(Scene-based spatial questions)
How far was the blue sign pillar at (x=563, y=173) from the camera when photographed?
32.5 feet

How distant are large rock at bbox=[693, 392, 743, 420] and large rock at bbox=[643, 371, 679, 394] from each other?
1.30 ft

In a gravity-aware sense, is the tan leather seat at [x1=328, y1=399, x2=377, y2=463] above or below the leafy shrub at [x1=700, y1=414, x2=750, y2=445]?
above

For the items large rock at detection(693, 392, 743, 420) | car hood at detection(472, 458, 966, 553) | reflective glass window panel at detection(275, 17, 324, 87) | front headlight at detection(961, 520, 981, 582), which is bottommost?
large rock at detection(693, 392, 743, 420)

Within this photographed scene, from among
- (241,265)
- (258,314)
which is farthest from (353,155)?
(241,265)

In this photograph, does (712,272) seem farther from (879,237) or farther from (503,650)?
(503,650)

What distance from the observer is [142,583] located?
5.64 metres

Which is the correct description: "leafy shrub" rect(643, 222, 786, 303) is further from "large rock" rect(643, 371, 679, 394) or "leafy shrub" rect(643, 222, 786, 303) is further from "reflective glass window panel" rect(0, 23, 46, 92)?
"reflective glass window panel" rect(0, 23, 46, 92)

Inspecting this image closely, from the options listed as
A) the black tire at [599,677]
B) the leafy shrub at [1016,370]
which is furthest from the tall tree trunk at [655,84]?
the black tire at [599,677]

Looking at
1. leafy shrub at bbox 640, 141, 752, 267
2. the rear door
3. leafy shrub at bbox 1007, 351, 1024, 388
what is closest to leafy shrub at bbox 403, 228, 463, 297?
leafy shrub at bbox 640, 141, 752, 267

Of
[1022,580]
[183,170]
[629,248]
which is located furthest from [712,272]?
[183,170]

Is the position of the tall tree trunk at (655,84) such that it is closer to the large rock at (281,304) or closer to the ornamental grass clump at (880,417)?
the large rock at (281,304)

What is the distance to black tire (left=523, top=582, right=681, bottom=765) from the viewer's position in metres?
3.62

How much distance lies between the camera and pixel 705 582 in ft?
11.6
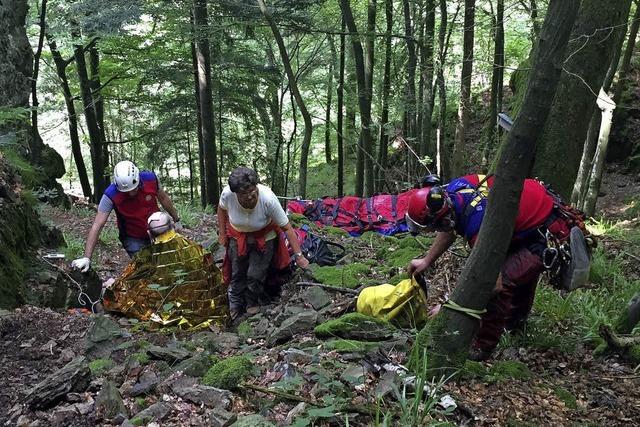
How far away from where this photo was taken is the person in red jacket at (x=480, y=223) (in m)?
3.82

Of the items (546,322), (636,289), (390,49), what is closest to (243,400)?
(546,322)

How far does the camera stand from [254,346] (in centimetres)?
434

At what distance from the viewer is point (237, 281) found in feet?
19.9

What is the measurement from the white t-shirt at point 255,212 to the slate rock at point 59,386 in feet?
8.79

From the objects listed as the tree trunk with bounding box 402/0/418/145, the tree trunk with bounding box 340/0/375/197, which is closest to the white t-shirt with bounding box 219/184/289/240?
the tree trunk with bounding box 340/0/375/197

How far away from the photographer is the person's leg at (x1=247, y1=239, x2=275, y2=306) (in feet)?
19.5

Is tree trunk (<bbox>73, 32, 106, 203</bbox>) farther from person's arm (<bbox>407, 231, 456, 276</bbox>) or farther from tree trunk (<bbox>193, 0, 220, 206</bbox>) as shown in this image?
person's arm (<bbox>407, 231, 456, 276</bbox>)

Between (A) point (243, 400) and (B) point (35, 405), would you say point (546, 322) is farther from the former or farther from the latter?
(B) point (35, 405)

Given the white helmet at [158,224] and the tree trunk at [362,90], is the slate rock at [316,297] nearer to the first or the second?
the white helmet at [158,224]

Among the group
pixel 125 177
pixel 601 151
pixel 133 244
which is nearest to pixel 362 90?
pixel 601 151

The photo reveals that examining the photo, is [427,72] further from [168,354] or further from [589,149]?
[168,354]

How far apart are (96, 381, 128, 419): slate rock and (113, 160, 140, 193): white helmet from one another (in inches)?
127

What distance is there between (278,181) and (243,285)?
16677mm

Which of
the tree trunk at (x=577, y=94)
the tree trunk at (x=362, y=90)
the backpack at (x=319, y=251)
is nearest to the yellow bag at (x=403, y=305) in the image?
the tree trunk at (x=577, y=94)
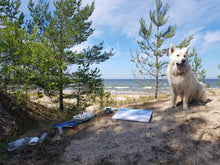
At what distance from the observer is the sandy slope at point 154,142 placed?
1.82m

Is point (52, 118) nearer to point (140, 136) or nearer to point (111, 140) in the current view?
point (111, 140)

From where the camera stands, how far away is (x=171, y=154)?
187 cm

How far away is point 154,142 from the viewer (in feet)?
7.36

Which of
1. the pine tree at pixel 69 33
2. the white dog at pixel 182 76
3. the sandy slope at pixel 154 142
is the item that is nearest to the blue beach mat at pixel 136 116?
the sandy slope at pixel 154 142

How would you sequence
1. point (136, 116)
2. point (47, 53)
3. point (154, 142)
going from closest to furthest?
point (154, 142)
point (136, 116)
point (47, 53)

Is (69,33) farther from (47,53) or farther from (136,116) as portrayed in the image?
(136,116)

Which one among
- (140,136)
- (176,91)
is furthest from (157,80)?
(140,136)

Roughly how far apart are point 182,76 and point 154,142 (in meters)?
2.15

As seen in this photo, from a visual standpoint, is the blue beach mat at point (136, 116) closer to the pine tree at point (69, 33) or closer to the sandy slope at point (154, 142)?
the sandy slope at point (154, 142)

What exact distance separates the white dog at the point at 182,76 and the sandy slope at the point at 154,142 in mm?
715

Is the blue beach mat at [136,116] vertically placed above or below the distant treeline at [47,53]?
below

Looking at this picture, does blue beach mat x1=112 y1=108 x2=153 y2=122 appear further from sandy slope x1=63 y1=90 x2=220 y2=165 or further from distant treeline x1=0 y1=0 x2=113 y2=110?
distant treeline x1=0 y1=0 x2=113 y2=110

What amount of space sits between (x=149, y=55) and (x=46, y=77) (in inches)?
273

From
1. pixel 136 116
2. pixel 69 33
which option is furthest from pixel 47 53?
pixel 136 116
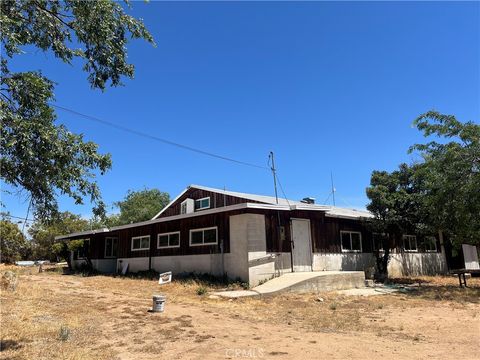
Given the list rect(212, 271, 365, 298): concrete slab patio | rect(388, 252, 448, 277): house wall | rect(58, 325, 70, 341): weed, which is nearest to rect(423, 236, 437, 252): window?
rect(388, 252, 448, 277): house wall

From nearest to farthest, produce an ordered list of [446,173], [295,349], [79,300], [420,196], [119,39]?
[119,39] → [295,349] → [79,300] → [446,173] → [420,196]

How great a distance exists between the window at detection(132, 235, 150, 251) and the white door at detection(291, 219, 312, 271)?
907cm

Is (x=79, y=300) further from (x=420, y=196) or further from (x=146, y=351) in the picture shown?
(x=420, y=196)

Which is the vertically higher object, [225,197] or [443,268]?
[225,197]

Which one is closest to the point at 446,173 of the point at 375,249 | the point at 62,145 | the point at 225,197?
the point at 375,249

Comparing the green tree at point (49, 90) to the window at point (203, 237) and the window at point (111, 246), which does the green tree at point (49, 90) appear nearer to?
the window at point (203, 237)

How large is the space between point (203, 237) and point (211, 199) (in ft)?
18.8

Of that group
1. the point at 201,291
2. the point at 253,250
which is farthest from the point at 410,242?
the point at 201,291

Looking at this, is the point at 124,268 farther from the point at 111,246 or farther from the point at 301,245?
the point at 301,245

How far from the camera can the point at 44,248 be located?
43844mm

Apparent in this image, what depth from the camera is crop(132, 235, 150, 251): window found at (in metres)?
23.1

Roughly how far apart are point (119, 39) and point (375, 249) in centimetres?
1921

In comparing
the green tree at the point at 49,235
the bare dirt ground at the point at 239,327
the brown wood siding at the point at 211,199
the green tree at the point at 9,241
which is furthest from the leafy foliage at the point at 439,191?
the green tree at the point at 49,235

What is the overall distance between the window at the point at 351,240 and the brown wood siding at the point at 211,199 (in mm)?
5211
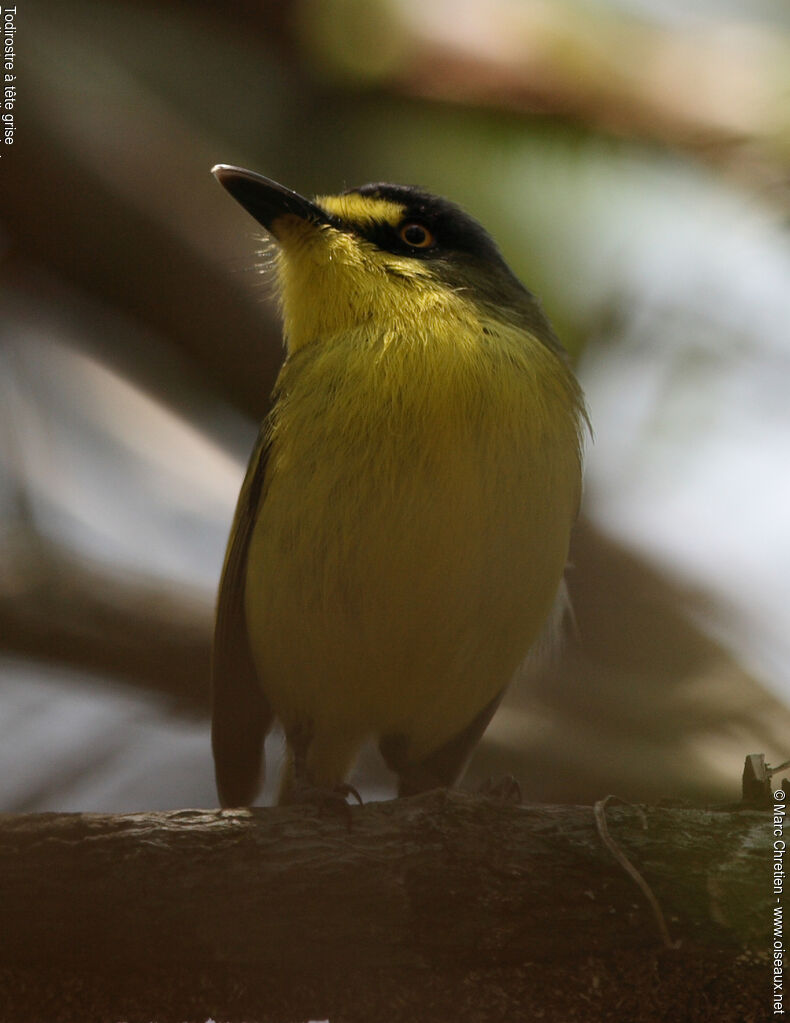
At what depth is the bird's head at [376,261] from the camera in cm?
325

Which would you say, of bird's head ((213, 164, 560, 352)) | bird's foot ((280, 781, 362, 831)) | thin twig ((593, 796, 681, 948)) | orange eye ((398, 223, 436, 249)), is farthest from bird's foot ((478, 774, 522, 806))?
orange eye ((398, 223, 436, 249))

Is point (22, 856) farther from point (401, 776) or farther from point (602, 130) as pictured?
point (602, 130)

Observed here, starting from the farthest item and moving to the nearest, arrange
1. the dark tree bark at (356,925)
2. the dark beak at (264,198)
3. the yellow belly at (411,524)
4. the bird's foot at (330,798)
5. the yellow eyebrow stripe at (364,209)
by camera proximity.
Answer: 1. the yellow eyebrow stripe at (364,209)
2. the dark beak at (264,198)
3. the yellow belly at (411,524)
4. the bird's foot at (330,798)
5. the dark tree bark at (356,925)

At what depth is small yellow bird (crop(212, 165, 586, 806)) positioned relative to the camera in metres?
2.92

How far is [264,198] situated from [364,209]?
1.02 ft

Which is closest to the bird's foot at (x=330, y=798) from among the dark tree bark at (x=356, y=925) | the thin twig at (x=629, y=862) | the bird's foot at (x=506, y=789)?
the dark tree bark at (x=356, y=925)

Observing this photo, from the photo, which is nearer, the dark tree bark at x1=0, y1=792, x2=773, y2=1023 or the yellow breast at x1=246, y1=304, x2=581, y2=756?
the dark tree bark at x1=0, y1=792, x2=773, y2=1023

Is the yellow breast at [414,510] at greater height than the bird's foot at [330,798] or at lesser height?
greater

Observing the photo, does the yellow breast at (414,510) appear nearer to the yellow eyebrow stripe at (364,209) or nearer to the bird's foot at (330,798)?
the bird's foot at (330,798)

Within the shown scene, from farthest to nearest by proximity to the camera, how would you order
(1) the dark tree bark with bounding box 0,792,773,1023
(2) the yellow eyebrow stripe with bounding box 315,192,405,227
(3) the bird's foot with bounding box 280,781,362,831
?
(2) the yellow eyebrow stripe with bounding box 315,192,405,227 < (3) the bird's foot with bounding box 280,781,362,831 < (1) the dark tree bark with bounding box 0,792,773,1023

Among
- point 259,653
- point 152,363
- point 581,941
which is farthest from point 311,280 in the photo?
point 581,941

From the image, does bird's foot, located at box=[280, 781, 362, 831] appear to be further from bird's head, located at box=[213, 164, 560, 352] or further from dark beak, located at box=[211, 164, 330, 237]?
dark beak, located at box=[211, 164, 330, 237]

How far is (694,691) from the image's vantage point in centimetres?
335

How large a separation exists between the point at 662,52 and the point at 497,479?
1.35m
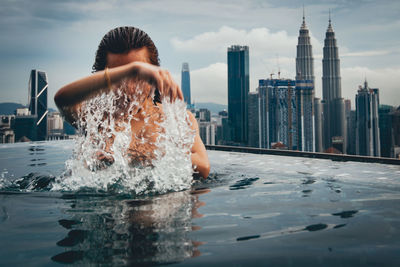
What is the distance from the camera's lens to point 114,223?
1.48 meters

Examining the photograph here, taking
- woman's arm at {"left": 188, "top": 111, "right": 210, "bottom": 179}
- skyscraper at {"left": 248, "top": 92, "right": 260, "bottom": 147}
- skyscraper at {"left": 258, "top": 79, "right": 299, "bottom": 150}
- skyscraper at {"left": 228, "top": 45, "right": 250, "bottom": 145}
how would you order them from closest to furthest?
woman's arm at {"left": 188, "top": 111, "right": 210, "bottom": 179}
skyscraper at {"left": 258, "top": 79, "right": 299, "bottom": 150}
skyscraper at {"left": 248, "top": 92, "right": 260, "bottom": 147}
skyscraper at {"left": 228, "top": 45, "right": 250, "bottom": 145}

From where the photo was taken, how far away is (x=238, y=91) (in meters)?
94.2

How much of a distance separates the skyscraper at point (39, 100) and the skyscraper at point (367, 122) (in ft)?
195

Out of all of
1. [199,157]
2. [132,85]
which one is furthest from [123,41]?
[199,157]

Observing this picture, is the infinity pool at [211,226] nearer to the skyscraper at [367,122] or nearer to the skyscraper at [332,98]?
the skyscraper at [367,122]

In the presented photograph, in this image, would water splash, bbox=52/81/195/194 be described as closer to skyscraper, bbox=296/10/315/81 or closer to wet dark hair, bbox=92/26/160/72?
wet dark hair, bbox=92/26/160/72

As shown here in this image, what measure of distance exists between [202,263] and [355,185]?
6.10 feet

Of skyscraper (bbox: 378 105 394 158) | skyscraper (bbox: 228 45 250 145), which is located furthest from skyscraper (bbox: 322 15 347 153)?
skyscraper (bbox: 228 45 250 145)

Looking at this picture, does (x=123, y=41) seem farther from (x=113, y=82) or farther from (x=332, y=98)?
(x=332, y=98)

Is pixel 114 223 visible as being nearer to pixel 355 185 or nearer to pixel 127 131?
pixel 127 131

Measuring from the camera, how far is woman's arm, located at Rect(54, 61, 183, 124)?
1782 mm

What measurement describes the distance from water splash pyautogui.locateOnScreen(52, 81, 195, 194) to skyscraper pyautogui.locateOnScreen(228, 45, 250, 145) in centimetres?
6902

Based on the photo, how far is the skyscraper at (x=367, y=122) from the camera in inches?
2621

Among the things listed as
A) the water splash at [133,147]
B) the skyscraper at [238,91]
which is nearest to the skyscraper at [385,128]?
the skyscraper at [238,91]
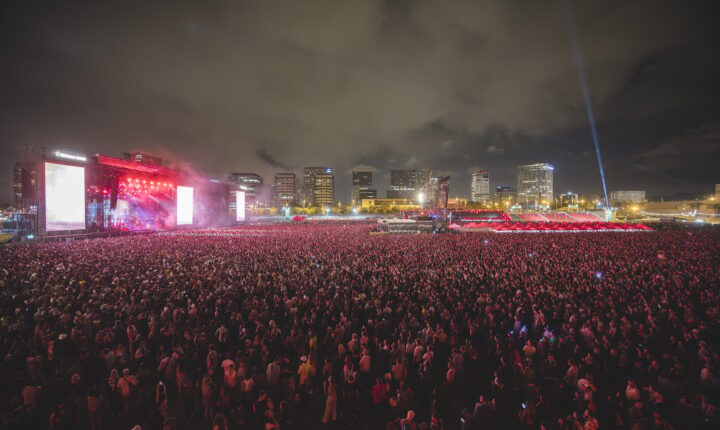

**What you will do**.
Can you quote the records word for word, starting at the line that contains "Based on the" and continuing through the end of the records, with the pictures left out?

**Exercise answer**.
Based on the photo, how far is the skyscraper at (x=367, y=122) from the camera in inches?
2621

Among the things listed as
A) the water splash at [133,147]
B) the skyscraper at [238,91]
which is nearest to the skyscraper at [385,128]?
the skyscraper at [238,91]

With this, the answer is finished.